People don’t want to hear the same thing from you that they’ve heard from everyone else. (Let me throw a marginally off-topic nugget of wisdom in here also – if you are regurgitating news you’ve read somewhere else, spice it up – add your thoughts, add a video on or find a complementing post from a fellow blogger. That’s what I did in my post a few weeks ago on how expensive text messaging is.)
Make your design unique
To the first time visitor to your blog, it doesn’t matter how great your content is. I don’t care if you’re Agatha Christie (world’s best selling fiction author, BTW), if your site is ugly, people won’t stick around to read your potential award winning post on the sleep patterns of sheep.
Upon starting a blog, most people set-up WordPress and begin blogging with the default theme (very boring mind you.) Some get a little more adventurous and Google “WordPress Themes” and grab the coolest looking one from the first site they come to. So now you and 6 million people are using the same template (look at you, you’re so unique now!)

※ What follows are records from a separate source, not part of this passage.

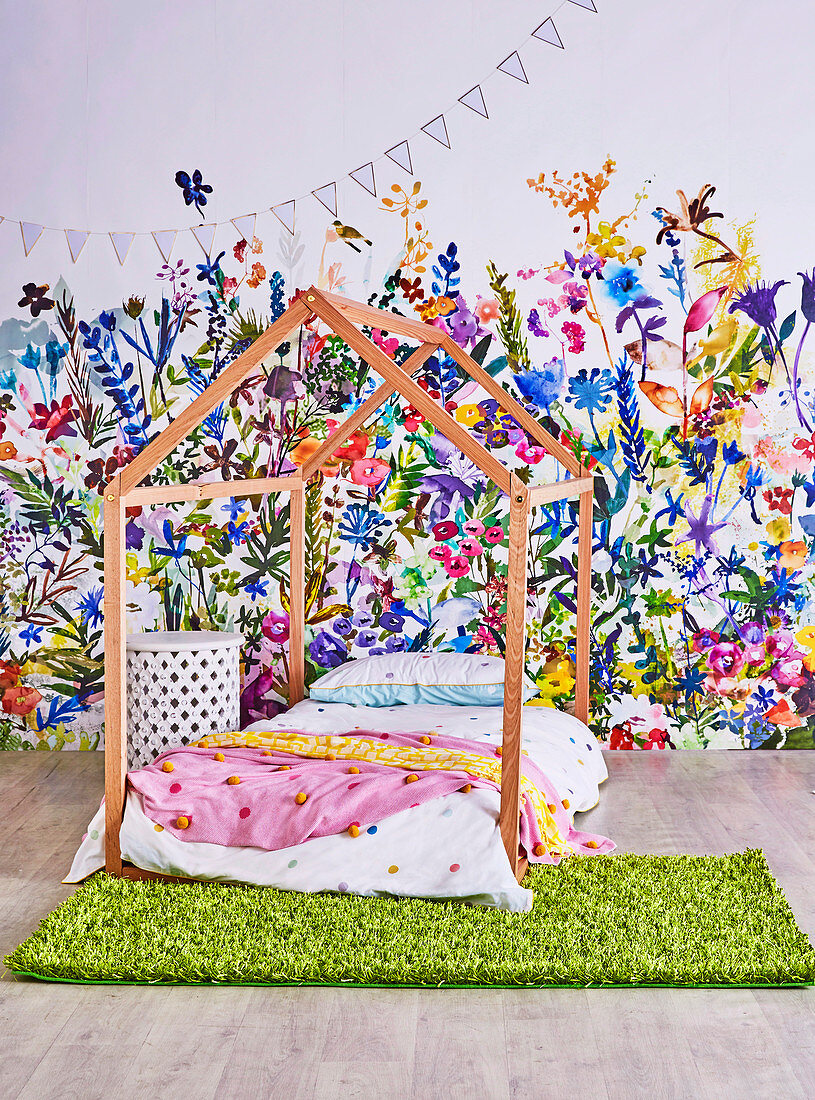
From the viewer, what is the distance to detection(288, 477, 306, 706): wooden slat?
379cm

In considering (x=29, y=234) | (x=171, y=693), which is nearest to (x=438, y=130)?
(x=29, y=234)

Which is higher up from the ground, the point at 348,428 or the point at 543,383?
the point at 543,383

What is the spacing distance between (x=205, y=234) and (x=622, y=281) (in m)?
1.62

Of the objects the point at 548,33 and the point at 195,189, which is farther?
the point at 195,189

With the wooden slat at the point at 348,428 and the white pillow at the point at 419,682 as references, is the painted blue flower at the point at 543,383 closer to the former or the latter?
the wooden slat at the point at 348,428

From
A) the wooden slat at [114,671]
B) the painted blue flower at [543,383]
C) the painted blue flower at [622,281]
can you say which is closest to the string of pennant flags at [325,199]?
the painted blue flower at [622,281]

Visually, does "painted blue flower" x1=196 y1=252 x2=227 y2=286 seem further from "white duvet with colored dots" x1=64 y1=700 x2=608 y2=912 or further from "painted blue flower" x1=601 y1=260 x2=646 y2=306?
"white duvet with colored dots" x1=64 y1=700 x2=608 y2=912

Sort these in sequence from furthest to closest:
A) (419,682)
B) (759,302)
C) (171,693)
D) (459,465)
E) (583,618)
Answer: (459,465) → (759,302) → (583,618) → (419,682) → (171,693)

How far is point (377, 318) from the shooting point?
2703 millimetres

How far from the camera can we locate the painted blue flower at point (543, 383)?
12.9ft

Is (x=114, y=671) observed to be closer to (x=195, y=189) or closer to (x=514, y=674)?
(x=514, y=674)

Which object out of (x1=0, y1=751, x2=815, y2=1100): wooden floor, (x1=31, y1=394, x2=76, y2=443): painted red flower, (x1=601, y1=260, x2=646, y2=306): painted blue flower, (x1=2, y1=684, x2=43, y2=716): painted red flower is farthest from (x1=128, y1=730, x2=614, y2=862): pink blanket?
(x1=601, y1=260, x2=646, y2=306): painted blue flower

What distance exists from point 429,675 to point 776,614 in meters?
1.39

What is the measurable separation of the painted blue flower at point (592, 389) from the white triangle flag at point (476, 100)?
1.06 meters
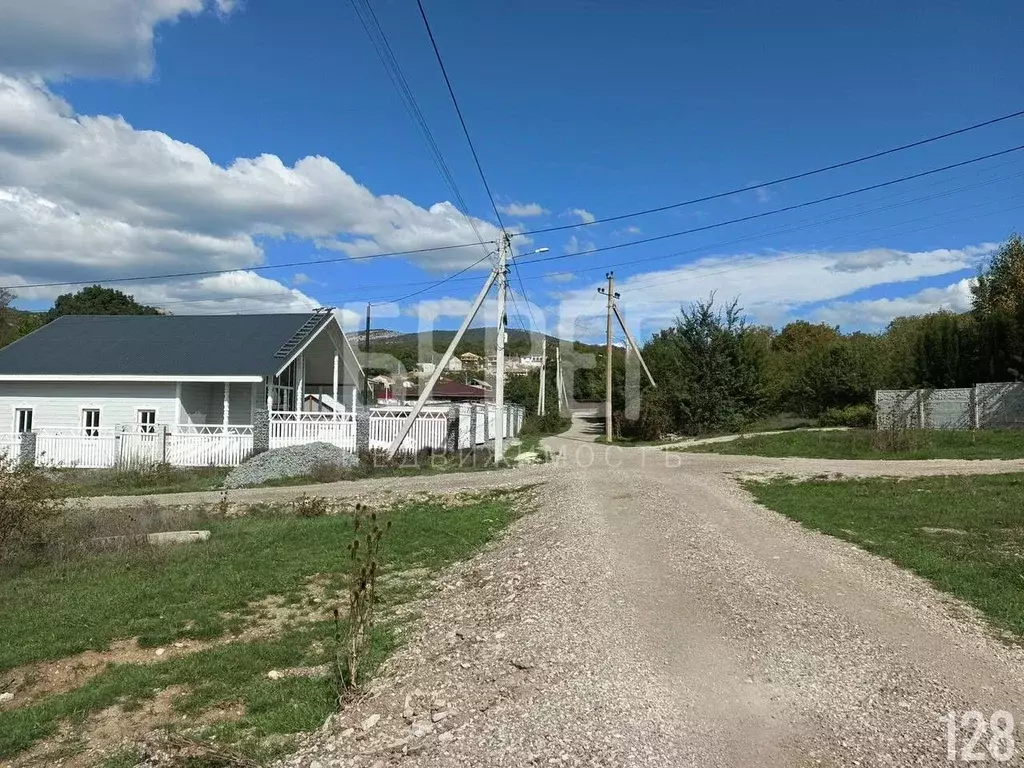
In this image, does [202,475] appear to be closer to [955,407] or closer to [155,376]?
[155,376]

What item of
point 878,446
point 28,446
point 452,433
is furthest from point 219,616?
point 878,446

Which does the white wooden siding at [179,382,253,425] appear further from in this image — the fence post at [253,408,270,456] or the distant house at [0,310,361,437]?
the fence post at [253,408,270,456]

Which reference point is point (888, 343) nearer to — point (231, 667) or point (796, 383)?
point (796, 383)

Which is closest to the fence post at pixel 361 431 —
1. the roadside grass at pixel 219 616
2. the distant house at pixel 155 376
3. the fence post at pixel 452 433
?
the fence post at pixel 452 433

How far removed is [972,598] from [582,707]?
14.0 ft

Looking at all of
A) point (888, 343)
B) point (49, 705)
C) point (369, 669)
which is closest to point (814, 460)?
point (369, 669)

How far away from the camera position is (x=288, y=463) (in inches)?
757

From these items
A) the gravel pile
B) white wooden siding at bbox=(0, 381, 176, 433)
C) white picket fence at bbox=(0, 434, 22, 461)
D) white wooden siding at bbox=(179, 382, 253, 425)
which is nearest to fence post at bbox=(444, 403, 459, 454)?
the gravel pile

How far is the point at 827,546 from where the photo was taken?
8.75m

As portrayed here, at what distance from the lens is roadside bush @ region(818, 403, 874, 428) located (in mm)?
30922

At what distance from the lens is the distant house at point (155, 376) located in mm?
23922

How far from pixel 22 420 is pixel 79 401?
2.44 metres

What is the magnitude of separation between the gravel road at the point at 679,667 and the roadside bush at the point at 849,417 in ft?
81.9

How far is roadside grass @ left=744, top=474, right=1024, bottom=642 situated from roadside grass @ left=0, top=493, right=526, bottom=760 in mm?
5056
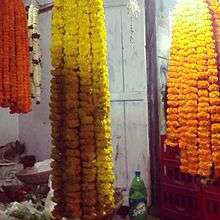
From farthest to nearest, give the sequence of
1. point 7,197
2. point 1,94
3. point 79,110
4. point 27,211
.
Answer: point 7,197
point 1,94
point 27,211
point 79,110

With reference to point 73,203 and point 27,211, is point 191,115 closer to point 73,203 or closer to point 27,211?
point 73,203

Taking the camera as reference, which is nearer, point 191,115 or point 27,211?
point 191,115

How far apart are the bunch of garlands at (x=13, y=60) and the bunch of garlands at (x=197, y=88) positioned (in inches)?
72.2

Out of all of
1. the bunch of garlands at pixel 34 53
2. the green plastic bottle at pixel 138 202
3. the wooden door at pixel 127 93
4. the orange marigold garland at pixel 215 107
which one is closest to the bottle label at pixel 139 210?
the green plastic bottle at pixel 138 202

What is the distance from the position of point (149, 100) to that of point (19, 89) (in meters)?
1.50

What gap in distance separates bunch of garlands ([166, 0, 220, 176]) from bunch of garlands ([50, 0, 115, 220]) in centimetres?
54

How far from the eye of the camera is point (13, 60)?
4117mm

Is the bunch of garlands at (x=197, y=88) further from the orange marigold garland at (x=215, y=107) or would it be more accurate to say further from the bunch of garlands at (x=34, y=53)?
the bunch of garlands at (x=34, y=53)

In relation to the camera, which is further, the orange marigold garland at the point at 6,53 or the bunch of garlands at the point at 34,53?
the bunch of garlands at the point at 34,53

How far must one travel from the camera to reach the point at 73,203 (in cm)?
268

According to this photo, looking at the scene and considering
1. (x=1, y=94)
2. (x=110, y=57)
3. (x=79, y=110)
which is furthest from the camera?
(x=110, y=57)

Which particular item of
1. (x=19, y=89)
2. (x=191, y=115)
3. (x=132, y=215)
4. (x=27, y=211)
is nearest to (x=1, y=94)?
(x=19, y=89)

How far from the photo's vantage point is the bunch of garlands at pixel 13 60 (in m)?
3.98

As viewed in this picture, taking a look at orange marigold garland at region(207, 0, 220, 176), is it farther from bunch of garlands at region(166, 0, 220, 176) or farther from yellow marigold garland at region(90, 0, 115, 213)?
yellow marigold garland at region(90, 0, 115, 213)
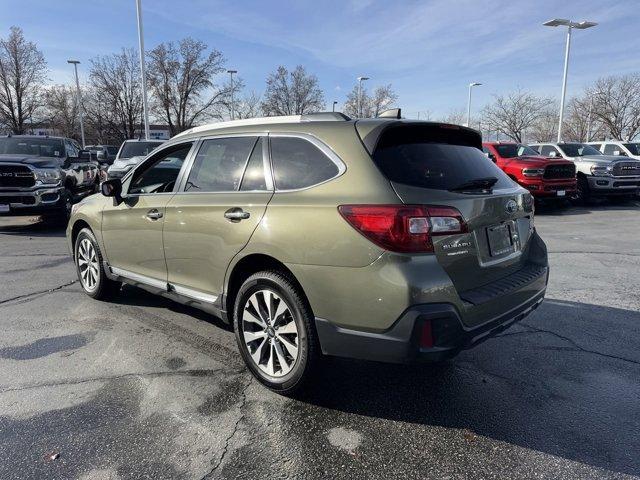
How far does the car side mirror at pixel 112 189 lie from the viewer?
4531 mm

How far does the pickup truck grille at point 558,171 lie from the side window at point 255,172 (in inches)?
458

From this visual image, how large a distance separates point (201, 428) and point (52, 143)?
11.4 metres

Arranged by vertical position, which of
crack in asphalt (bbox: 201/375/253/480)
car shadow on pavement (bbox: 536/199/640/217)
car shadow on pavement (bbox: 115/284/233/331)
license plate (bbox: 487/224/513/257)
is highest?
license plate (bbox: 487/224/513/257)

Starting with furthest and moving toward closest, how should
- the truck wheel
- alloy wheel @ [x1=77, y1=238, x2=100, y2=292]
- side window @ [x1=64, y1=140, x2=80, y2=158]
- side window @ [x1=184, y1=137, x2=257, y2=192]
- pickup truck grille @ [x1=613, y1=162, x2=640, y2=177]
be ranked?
1. the truck wheel
2. pickup truck grille @ [x1=613, y1=162, x2=640, y2=177]
3. side window @ [x1=64, y1=140, x2=80, y2=158]
4. alloy wheel @ [x1=77, y1=238, x2=100, y2=292]
5. side window @ [x1=184, y1=137, x2=257, y2=192]

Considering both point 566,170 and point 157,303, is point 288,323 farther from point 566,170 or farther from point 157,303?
point 566,170

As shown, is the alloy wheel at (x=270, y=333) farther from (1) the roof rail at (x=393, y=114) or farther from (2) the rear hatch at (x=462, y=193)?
(1) the roof rail at (x=393, y=114)

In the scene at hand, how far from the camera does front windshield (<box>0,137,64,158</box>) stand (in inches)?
445

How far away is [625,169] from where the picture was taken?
14.2m

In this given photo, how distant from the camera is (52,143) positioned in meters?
11.7

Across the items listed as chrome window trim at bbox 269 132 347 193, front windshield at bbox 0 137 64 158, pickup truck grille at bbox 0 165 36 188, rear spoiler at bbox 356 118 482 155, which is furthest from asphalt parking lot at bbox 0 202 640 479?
front windshield at bbox 0 137 64 158

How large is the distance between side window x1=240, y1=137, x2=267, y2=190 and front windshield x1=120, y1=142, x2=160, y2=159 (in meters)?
12.6

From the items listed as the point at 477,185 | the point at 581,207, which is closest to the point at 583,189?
the point at 581,207

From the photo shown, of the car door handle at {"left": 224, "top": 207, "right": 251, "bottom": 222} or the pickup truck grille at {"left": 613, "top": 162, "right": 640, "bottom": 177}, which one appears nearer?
the car door handle at {"left": 224, "top": 207, "right": 251, "bottom": 222}

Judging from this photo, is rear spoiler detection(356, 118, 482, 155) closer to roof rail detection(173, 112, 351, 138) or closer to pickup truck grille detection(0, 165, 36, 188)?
roof rail detection(173, 112, 351, 138)
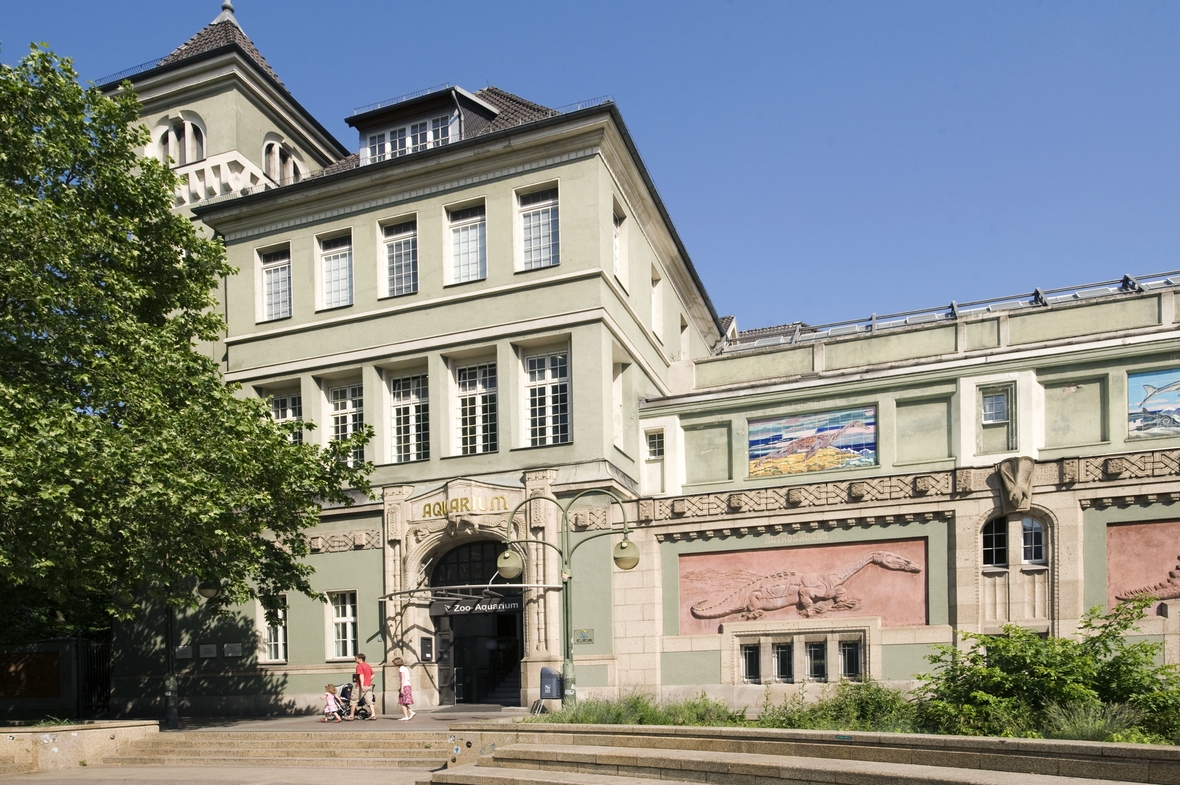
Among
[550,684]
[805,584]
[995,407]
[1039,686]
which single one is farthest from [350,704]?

This leaves you with two viable options – purchase one or customize one that someone else has done most of the hard work on. Purchasing a template is a great idea, but not always an option for the low-income, part-time blogger. I prefer to customize a pre-made template. I find a template that I like and modify some of the images and formatting to fit what I’m looking for (that’s a whole other topic, more on this in a future post.)
The point is, most first time visitors will only glance at your page for a few seconds before moving on. Be sure to grab their attention with a unique blog design.
Make your blog you
When it comes down to it, your blog has to be your blog. Why is blogging so popular? Because people are interested in getting information from real people, not a faceless news site. Whatever your topic is, your blog is really all about you – your interests, your writing style (voice) and your personality. You is what will make your blog stand out from the crowd – even if you have the dullest blog in the world. This is a huge reason that the biggest bloggers are the biggest bloggers. People like them – their interests, their writing style and their personality. I hope my personality shines though on WallerBlog dot Com (I feel like it does anyways.) I like to be a little snarky, a little nerdy and a little outside-of-the-proverbial-box in my ramblings.
If your goal is to have a blog where you’re the only reader (family doesn’t count) then be the same as every other blogger out there. Otherwise, you have to be different. These ideas above are by no means a complete list on how to make your blog stand out from the millions of others out there, but it’s a starting point. Go, be different!